Moreover, lottery ads are often misleading. Although a few states dare to publish the odds of winning a prize, radio and television ads almost never give the odds of winning the jackpot. The federal government requires private sweepstakes to provide more information about prizes and probabilities than do most lotteries. Of the 42 advertisements Coltfelter and Cook examined that depicted lottery players, more than 70 percent depicted a happy winner. Two states used humorous scenes to ridicule people who were pessimistic about the chances for winning. In a Michigan ad, a man stands at the lottery counter and complains that he has a better chance of being struck by lightning than winning the lottery. Zap! A lightning bolt leaves his hair singed. "One ticket, please," he responds.

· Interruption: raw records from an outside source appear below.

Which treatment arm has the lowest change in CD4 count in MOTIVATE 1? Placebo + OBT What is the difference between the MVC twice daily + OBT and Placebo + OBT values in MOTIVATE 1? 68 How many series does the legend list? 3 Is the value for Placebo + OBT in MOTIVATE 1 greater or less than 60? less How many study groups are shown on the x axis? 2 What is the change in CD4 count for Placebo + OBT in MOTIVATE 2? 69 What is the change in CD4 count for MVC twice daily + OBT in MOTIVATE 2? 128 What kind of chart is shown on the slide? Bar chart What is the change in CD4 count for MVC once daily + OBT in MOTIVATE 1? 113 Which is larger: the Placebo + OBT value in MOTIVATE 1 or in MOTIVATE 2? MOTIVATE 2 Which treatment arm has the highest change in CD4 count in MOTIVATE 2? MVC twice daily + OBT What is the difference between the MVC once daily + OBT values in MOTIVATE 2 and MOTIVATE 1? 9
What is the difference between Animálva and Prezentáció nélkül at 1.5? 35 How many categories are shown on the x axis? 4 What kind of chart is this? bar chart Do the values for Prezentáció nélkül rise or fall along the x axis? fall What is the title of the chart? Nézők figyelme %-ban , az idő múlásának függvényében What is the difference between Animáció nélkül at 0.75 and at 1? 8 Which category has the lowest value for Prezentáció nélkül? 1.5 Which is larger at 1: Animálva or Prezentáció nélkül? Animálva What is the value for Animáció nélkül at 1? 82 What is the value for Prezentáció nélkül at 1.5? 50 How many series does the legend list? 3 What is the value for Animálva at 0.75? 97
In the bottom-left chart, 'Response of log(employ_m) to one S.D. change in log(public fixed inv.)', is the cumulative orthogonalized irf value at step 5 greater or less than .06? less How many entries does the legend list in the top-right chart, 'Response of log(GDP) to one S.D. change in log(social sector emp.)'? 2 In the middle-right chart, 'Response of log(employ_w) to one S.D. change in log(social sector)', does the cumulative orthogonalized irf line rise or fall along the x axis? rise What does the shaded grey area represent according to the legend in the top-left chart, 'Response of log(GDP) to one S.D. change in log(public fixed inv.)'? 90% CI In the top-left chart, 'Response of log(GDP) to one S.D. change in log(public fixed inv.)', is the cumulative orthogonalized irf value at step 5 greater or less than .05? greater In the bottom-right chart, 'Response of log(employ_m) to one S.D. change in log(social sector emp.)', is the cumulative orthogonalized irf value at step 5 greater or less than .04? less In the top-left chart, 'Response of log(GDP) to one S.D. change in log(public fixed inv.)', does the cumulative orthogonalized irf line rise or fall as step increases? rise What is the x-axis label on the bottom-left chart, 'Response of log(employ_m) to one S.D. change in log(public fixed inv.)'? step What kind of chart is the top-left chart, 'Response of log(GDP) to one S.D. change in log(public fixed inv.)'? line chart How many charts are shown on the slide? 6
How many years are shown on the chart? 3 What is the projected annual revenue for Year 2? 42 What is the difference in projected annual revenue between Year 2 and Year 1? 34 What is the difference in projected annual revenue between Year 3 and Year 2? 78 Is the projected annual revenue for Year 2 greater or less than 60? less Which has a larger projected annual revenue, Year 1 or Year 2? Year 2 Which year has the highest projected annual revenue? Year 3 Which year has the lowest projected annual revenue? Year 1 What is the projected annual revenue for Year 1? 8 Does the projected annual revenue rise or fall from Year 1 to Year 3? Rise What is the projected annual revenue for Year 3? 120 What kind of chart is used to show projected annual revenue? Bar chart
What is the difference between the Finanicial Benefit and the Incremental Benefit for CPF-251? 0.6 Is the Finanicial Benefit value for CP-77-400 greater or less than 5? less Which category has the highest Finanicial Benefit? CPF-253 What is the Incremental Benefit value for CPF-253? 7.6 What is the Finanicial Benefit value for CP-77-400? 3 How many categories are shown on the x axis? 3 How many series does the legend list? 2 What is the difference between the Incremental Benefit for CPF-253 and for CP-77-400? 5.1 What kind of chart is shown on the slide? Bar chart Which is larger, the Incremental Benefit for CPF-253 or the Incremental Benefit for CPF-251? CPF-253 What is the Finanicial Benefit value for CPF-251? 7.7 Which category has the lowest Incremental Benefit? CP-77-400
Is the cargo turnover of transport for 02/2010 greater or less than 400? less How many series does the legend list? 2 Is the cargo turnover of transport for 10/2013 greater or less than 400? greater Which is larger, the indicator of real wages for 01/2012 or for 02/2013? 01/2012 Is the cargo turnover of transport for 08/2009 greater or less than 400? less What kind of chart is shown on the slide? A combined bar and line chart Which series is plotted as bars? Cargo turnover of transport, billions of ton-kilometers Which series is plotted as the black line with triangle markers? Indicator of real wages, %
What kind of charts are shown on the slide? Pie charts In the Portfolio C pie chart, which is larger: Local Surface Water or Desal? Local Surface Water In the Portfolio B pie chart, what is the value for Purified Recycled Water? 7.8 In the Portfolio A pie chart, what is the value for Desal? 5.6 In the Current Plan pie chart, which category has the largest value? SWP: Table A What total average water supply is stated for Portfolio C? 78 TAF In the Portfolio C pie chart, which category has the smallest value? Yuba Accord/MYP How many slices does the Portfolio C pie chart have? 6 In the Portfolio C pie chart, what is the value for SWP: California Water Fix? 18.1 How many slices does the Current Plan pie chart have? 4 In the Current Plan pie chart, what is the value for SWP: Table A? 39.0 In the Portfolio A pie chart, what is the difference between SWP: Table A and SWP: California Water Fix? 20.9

Nearly all lottery ads heavily promote materialistic values, stressing the enormous size of the jackpot and the rewards of a lifestyle without work or effort. Through advertisements, backed up by the clout and the authority of state government, Americans are being told that they can escape the dreariness of work through gambling. The desire to gamble is not simply being accommodated by the government (an argument dear to lottery proponents) ; rather, the desire to gamble is being stimulated by the government.
A survey of Southern California high school students found that the percentage who participate in gambling in any form rose by 40 percent after the California lottery was introduced in 1985. They have obviously gotten the message of the lottery ads in their state. If the government says it’s OK, then it’s OK.
Clotfelter and Cook say that the lottery is "a risky experiment to determine whether a system that allocates rewards on the basis of luck will undermine a parallel system that allocates. . . on the basis of effort and skill." In short, lotteries may undercut the ethic of work and achievement, replacing it with an ethic of luck. The lottery craze is evidence of the government’s abdicating responsibility for the care and well-being of people; it is an assault upon the poor and the uninformed by governments that are being irresponsibly financed. It is, therefore, a movement that deserves to be opposed by churches and those who care about the future of our people.